> [Excerpt]:
Tag Archives: expectation

Gone fishin’

Online dating is becoming more widespread and accepted. If you’re single, you will no doubt be advised to set up an online profile. I’ve heard (and experienced) many heartwarming, hilarious and outrageous stories about the wild, weird and wonderful world of the online dater.

Online dating can be fun and exciting. But it can also be fickle and disappointing. The thing about popular dating website Plenty of Fish is that there are, quite literally, plenty of fish floating around cyberspace. And all these little fishies are hoping to fall hook, line and sinker (sorry, I couldn’t resist) in love or, for many, in lust.

The frustrating and often confusing aspect to online dating is that you could be exchanging flirty emails with a potential partner when he/she suddenly stops replying. You may have even arranged a date only to receive a last-minute cancellation text.

On the upside, there’s so much choice. The flip side is that you have no idea how many other fishies your charmer is chatting up and even simultaneously dating.

If you’re dabbling in online dating and are feeling fed up and let down, why not change tactics? Take all the good stuff on offer and use it to your advantage. Follow these seven tips to make the most of your online experience:

1. Be grateful that there are many interesting, attractive people out there who are single and oh-so-ready to mingle.

Also, give gratitude for t’internet. What a quick, easy way to meet new people. You’ll save yourself time, money and manys the hangover using this method of finding someone.

2. Have fun on your trawling expeditions. Think of your browsing sessions as shopping sprees. And if you happen to make a special connection with somebody, then happy days!

3. Don’t put all your eggs in one basket. It’s not just men who feel the pressure to follow up and settle down. First dates with a stranger can be nerve-racking. Will you fancy them? If not, should you give them a chance anyway? Will they want to meet you again? What if they try to kiss you or attempt to get you into bed? How will your in-laws get on? [Yes. Your mind manages to reach crazy levels of hypothesising if left unchecked.]

Take the pressure and expectation down a notch by mailing lots of different users and going on dozens of dates. It does get easier. And, even if you do like your date, it doesn’t mean you have to marry them. Now’s the time to enjoy and get to know one another. There’ll be plenty of time to get serious.

> [Set problem 1]:
Which dating website does the online dating post name?
> [Set problem 2]:
Say whether each statement agrees with the online dating post: (a) first dates with a stranger can be nerve-racking; (b) the post advises writing to only one user at a time; (c) the post promises ten tips. Quote the deciding words for each.
The records that come next are separate material with no connection to the online dating post.

Dataset items
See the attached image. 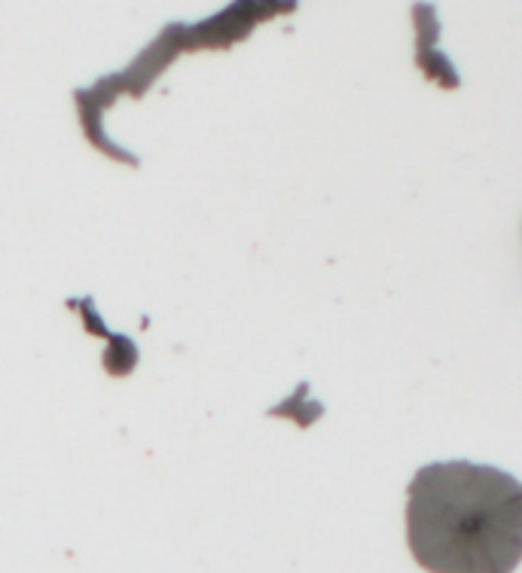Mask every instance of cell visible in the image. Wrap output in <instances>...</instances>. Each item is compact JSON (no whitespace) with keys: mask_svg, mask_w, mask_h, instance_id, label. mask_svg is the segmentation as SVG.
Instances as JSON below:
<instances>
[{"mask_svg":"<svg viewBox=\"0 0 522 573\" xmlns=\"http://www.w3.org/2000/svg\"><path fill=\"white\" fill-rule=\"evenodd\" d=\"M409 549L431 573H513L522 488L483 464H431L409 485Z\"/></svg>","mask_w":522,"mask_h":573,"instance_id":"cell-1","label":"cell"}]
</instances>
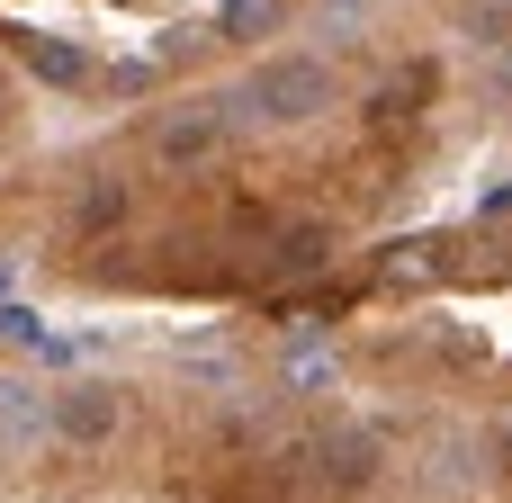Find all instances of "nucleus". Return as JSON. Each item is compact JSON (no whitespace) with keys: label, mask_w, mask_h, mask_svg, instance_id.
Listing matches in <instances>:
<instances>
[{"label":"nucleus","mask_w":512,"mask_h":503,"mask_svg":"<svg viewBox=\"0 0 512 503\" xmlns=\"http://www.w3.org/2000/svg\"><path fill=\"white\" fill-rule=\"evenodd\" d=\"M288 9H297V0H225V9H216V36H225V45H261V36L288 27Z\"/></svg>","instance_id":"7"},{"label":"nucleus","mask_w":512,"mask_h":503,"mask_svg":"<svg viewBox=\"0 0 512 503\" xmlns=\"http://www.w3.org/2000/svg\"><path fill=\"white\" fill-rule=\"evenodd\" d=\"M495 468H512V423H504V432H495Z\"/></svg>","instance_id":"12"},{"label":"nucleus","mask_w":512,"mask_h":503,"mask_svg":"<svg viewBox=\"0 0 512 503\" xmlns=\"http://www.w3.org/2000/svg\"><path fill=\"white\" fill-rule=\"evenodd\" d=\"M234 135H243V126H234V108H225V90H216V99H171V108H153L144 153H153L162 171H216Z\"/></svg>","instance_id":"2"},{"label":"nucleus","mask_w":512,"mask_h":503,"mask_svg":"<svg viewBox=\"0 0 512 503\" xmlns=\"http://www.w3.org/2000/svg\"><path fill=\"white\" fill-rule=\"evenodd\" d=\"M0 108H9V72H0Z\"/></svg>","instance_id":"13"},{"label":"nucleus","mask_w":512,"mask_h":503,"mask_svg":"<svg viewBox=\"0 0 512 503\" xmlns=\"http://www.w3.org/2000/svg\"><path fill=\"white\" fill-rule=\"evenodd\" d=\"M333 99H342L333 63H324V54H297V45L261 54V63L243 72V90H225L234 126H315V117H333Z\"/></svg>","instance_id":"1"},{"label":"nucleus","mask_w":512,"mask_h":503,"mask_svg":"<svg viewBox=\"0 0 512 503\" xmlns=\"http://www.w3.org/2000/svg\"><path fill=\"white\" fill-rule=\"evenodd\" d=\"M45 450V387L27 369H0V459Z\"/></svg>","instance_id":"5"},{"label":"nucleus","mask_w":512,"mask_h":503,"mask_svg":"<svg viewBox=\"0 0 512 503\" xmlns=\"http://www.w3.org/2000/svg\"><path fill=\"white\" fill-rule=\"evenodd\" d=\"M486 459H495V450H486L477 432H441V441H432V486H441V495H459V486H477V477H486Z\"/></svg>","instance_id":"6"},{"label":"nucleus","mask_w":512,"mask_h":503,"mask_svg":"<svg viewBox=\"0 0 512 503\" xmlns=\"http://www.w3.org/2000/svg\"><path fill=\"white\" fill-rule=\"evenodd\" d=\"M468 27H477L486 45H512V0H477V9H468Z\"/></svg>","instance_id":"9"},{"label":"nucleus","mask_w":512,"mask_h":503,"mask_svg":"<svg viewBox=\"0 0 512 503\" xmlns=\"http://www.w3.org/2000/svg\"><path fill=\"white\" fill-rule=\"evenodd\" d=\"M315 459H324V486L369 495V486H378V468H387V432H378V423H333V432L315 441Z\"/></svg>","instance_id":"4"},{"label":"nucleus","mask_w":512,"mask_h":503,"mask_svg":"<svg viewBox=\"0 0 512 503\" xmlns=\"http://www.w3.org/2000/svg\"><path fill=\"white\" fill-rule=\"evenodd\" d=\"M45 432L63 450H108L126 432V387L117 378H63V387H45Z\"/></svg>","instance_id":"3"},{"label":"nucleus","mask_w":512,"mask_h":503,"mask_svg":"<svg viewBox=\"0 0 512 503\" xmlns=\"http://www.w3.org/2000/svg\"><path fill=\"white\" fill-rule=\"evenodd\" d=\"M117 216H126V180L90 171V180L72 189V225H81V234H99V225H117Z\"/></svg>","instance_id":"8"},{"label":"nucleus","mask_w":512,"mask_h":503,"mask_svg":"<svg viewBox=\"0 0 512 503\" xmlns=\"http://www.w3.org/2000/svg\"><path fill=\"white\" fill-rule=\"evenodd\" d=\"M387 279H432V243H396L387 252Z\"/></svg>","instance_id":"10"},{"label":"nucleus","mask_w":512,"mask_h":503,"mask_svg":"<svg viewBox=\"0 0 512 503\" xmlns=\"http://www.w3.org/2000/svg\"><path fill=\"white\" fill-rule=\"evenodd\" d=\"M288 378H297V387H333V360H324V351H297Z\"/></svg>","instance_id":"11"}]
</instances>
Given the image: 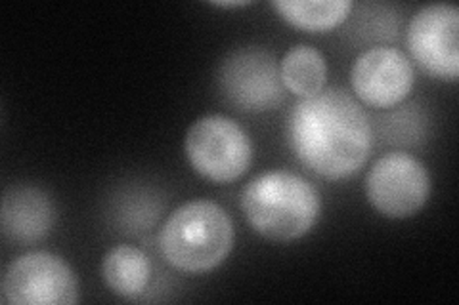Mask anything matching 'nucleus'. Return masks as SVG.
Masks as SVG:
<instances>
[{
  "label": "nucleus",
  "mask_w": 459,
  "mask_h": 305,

> [Result 1]:
Plenty of Fish

> [Result 2]:
(a) Yes: "First dates with a stranger can be nerve-racking."
(b) No: "Take the pressure and expectation down a notch by mailing lots of different users and going on dozens of dates."
(c) No: "Follow these seven tips to make the most of your online experience"